= Your objective =
Write out every entry below verbatim, including each answer. Omit the pictures.

[Entries from a spatial question set]
== == ==

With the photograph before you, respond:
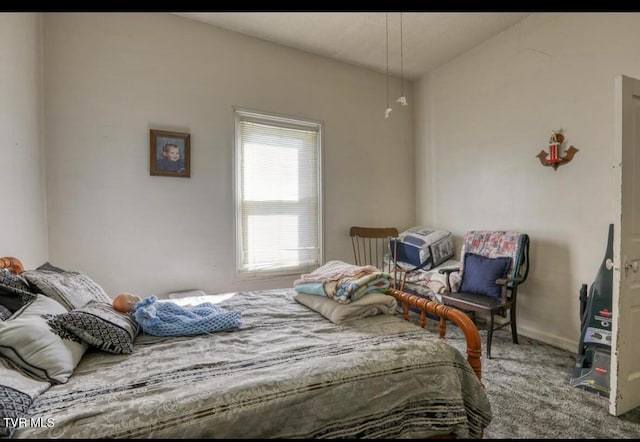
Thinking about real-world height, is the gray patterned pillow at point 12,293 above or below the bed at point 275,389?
above

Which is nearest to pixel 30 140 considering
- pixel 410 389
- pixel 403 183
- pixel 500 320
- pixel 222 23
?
pixel 222 23

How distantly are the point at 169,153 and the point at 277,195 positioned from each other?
3.71ft

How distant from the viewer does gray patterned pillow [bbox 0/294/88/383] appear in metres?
1.07

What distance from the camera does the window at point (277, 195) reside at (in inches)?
131

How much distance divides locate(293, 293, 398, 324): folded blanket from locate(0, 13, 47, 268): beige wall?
77.5 inches

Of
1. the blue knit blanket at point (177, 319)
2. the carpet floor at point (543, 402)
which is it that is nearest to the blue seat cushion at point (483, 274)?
the carpet floor at point (543, 402)

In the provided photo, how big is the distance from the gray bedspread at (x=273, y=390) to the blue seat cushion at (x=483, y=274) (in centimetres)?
163

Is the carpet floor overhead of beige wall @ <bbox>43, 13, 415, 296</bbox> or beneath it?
beneath

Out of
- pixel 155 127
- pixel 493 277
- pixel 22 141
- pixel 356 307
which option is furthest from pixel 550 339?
pixel 22 141

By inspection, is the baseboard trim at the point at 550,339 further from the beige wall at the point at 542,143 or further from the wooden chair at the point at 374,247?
the wooden chair at the point at 374,247

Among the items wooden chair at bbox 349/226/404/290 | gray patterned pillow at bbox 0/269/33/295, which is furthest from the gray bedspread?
wooden chair at bbox 349/226/404/290

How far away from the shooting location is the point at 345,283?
1779mm

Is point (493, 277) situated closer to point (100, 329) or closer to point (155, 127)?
point (100, 329)

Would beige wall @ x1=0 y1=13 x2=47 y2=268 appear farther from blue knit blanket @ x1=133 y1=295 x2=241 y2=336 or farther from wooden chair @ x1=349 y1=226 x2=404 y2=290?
wooden chair @ x1=349 y1=226 x2=404 y2=290
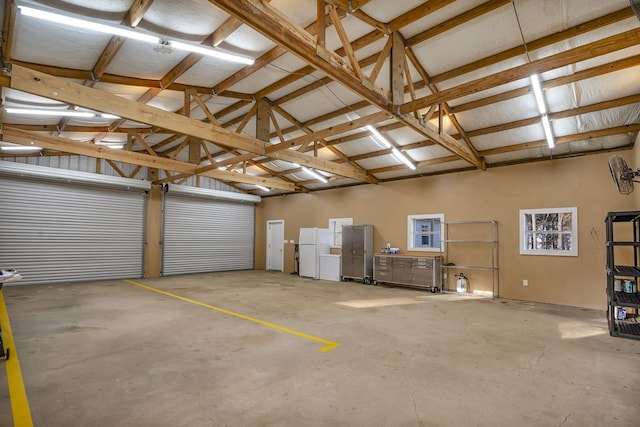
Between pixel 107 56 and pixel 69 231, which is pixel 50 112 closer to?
pixel 107 56

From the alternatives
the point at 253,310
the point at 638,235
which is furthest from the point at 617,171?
the point at 253,310

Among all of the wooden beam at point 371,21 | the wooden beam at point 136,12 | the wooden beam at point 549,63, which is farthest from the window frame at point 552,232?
the wooden beam at point 136,12

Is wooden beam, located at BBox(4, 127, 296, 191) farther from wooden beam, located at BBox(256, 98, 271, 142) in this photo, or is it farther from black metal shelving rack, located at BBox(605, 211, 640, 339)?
black metal shelving rack, located at BBox(605, 211, 640, 339)

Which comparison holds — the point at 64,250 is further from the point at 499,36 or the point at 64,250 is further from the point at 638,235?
the point at 638,235

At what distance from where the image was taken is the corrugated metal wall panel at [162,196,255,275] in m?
11.2

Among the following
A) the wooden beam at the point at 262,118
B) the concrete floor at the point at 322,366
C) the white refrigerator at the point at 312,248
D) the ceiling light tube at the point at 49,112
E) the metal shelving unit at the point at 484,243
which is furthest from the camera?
the white refrigerator at the point at 312,248

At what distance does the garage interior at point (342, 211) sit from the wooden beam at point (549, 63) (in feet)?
0.08

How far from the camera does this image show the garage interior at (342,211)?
9.61 ft

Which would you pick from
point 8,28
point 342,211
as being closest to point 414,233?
point 342,211

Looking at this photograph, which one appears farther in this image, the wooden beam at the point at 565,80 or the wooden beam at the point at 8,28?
the wooden beam at the point at 565,80

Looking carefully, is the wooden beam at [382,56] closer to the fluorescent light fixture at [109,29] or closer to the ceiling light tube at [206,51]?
the ceiling light tube at [206,51]

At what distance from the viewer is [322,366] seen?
11.2 feet

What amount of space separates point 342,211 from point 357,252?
5.56 ft

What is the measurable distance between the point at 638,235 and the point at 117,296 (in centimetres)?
1039
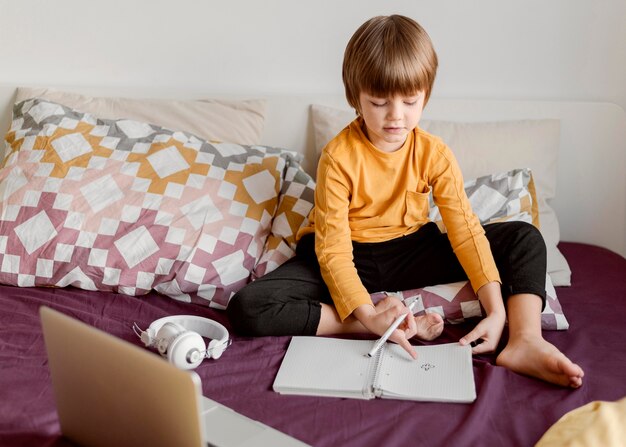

== == ==

= Solution for this task =
With the photograph before you, respond:
Thinking about real-world height, is the gray patterned pillow at point 12,293 above or below the bed at point 275,389?
above

Which is nearest to pixel 30 140 considering
- pixel 410 389
- pixel 403 183
- pixel 500 320
- pixel 222 23
?
pixel 222 23

How distantly are the point at 169,153 and the point at 277,195 positioned from each other?
3.71ft

How distant from the viewer does gray patterned pillow [bbox 0/294/88/383] appear in metres?
1.07

What distance from the camera does the window at point (277, 195) reside at (in inches)?
131

How much distance divides locate(293, 293, 398, 324): folded blanket from locate(0, 13, 47, 268): beige wall?
77.5 inches

Of
1. the blue knit blanket at point (177, 319)
2. the carpet floor at point (543, 402)
which is it that is nearest to the blue seat cushion at point (483, 274)?
the carpet floor at point (543, 402)

In the provided photo, how big is the distance from the gray bedspread at (x=273, y=390) to the blue seat cushion at (x=483, y=274) (in centimetres)?
163

Is the carpet floor overhead of beige wall @ <bbox>43, 13, 415, 296</bbox> or beneath it?
beneath

Out of
- pixel 155 127
- pixel 493 277
- pixel 22 141
- pixel 356 307
which option is furthest from pixel 550 339?
pixel 22 141

By inspection, is the baseboard trim at the point at 550,339 further from the beige wall at the point at 542,143 or further from the wooden chair at the point at 374,247?
the wooden chair at the point at 374,247

Among the items wooden chair at bbox 349/226/404/290 | gray patterned pillow at bbox 0/269/33/295, which is furthest from the gray bedspread?
wooden chair at bbox 349/226/404/290

How far away from the shooting location is the point at 345,283?
1779mm

Is point (493, 277) situated closer to point (100, 329) or closer to point (155, 127)?
point (100, 329)

Would beige wall @ x1=0 y1=13 x2=47 y2=268 appear farther from blue knit blanket @ x1=133 y1=295 x2=241 y2=336 or farther from wooden chair @ x1=349 y1=226 x2=404 y2=290?
wooden chair @ x1=349 y1=226 x2=404 y2=290
Between pixel 107 56 and pixel 69 231, which is pixel 50 112 closer to?
pixel 107 56

From the alternatives
the point at 253,310
the point at 638,235
which is furthest from the point at 617,171?
the point at 253,310

Among all of the wooden beam at point 371,21 | the wooden beam at point 136,12 | the wooden beam at point 549,63, which is farthest from the window frame at point 552,232?
the wooden beam at point 136,12

Is wooden beam, located at BBox(4, 127, 296, 191) farther from wooden beam, located at BBox(256, 98, 271, 142) in this photo, or is it farther from black metal shelving rack, located at BBox(605, 211, 640, 339)?
black metal shelving rack, located at BBox(605, 211, 640, 339)

Which comparison holds — the point at 64,250 is further from the point at 499,36 or the point at 64,250 is further from the point at 638,235?
the point at 638,235

At what distance from where the image was taken is the corrugated metal wall panel at [162,196,255,275] in m?
11.2

Among the following
A) the wooden beam at the point at 262,118
B) the concrete floor at the point at 322,366
C) the white refrigerator at the point at 312,248
D) the ceiling light tube at the point at 49,112
E) the metal shelving unit at the point at 484,243
which is furthest from the camera?
the white refrigerator at the point at 312,248

At what distance does the garage interior at point (342, 211) sit from the wooden beam at point (549, 63) (in feet)?
0.08

How far from the camera does this image show the garage interior at (342,211)?
9.61 ft

Which would you pick from
point 8,28
point 342,211
as being closest to point 414,233?
point 342,211

Looking at this photograph, which one appears farther in this image, the wooden beam at the point at 565,80 or the wooden beam at the point at 8,28?
the wooden beam at the point at 565,80

Looking carefully, is the wooden beam at [382,56] closer to the fluorescent light fixture at [109,29] or closer to the ceiling light tube at [206,51]?
the ceiling light tube at [206,51]

At what distance from the viewer is [322,366] seen?
11.2 feet

What amount of space separates point 342,211 from point 357,252?
5.56 ft

What is the measurable distance between the point at 638,235 and the point at 117,296 (in centimetres)?
1039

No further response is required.